Und worauf müssen Anfänger achten?

Auf dem Meer kann es auch im Hochsommer empfindlich kalt werden. Ins Gepäck gehören Mütze, dicker Pulli, wasserfeste Kleidung, festes Schuhwerk.

Was war einer der schönsten Momente auf See für Sie?

Da gibt es so vieles: Zum Beispiel die Seehunde im Wattenmeer oder der Moment, wenn Helgoland erstmals am Horizont auftaucht. Eingeprägt hat sich mir auch ein Törn im Großen Belt – eigentlich war alles unspektakulär, und doch gab es eine ganz besondere, sehr friedliche Stimmung bei sattem Abendlicht und stetem Wind. Das lässt sich mit Worten nur schwer beschreiben, aber das war Glück pur.

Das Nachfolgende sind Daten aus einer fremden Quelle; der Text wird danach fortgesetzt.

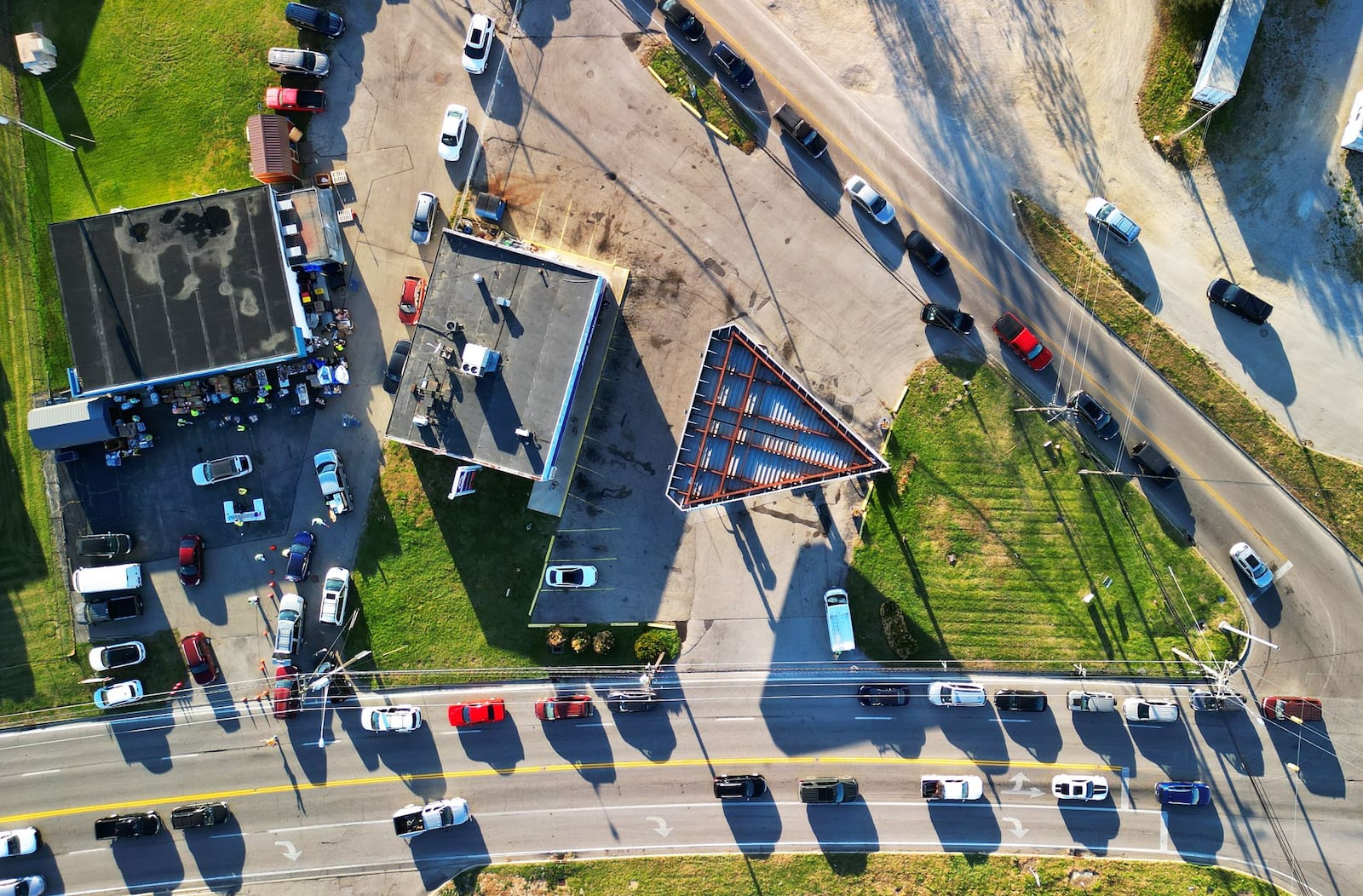 Cars line up for food distribution Wednesday, Nov. 8 at the Village Food Pantry in New Miami. NICK GRAHAM/STAFF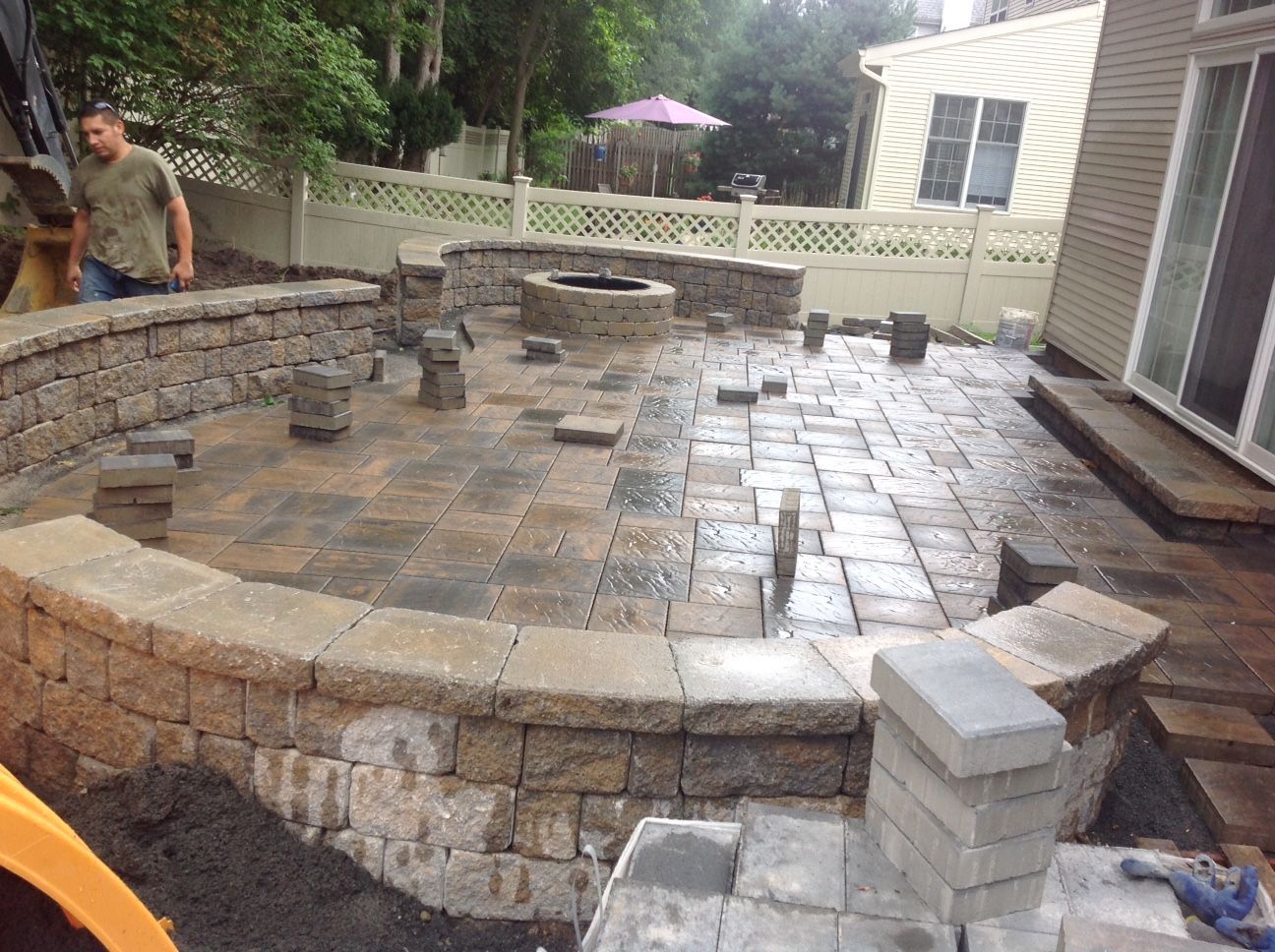 A man is working on a patio with a fire pit in the middle of it.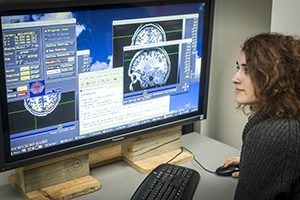 A woman looks at images of brains on a computer screen.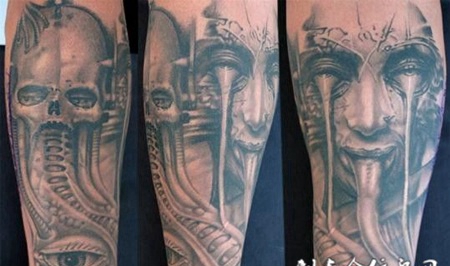 小臂上的骷髅和恶魔纹身图案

Und was war besonders stressig für Sie?

In Dänemark waren wir unterwegs zu einem Hafen auf der Insel Møn, als sich das Wetter unangekündigt und rapide verschlechterte. Wir waren noch gut zehn Seemeilen entfernt, knapp zwei Stunden Fahrt, und wussten nicht: Schaffen wir es rechtzeitig dorthin, um noch sicher einlaufen zu können? Bei zu starkem Wellengang wäre das riskant gewesen. Abzudrehen hätte aber bedeutet, bei aufziehendem Sturm viel länger auf See zu bleiben. Am Ende hatten wir Windstärke 9. Das war keine einfache Entscheidung. Meine Erleichterung, als wir die enge Hafeneinfahrt endlich sicher passiert hatten, war riesengroß.

Was ist für Sie das Wesentliche am Segeln?

Es liegt nicht nur in der eigenen Hand, wo man hinfährt, wann man losfährt und wie lange man unterwegs ist. Das hängt alles von Wind und Wetter ab, von Strömungen und Gezeiten. Eine faszinierende Art der Fortbewegung. Nicht wie beim Auto, wo man einfach einsteigt und losfährt. Ich empfinde das als Entschleunigung pur. Es lehrt mich Demut und Gelassenheit.


Zur Person

Prof. Dr. Dörte Diemert (47, parteilos) stammt aus Düsseldorf und lebt mit ihrem Mann im Kölner Agnesviertel. Am 24. Januar 2019 trat sie ihr Amt als Beigeordnete für Finanzen in Köln an, zuvor war sie Kämmerin und Stadtdirektorin in Duisburg. Zu den beruflichen Stationen der Juristin zählten das Kommunalwissenschaftliche Institut der Universität Münster, der Landkreistag NRW und der Deutsche Städtetag. Sie studierte in Düsseldorf und Frankreich und lehrt seit 2005 an der Uni Münster.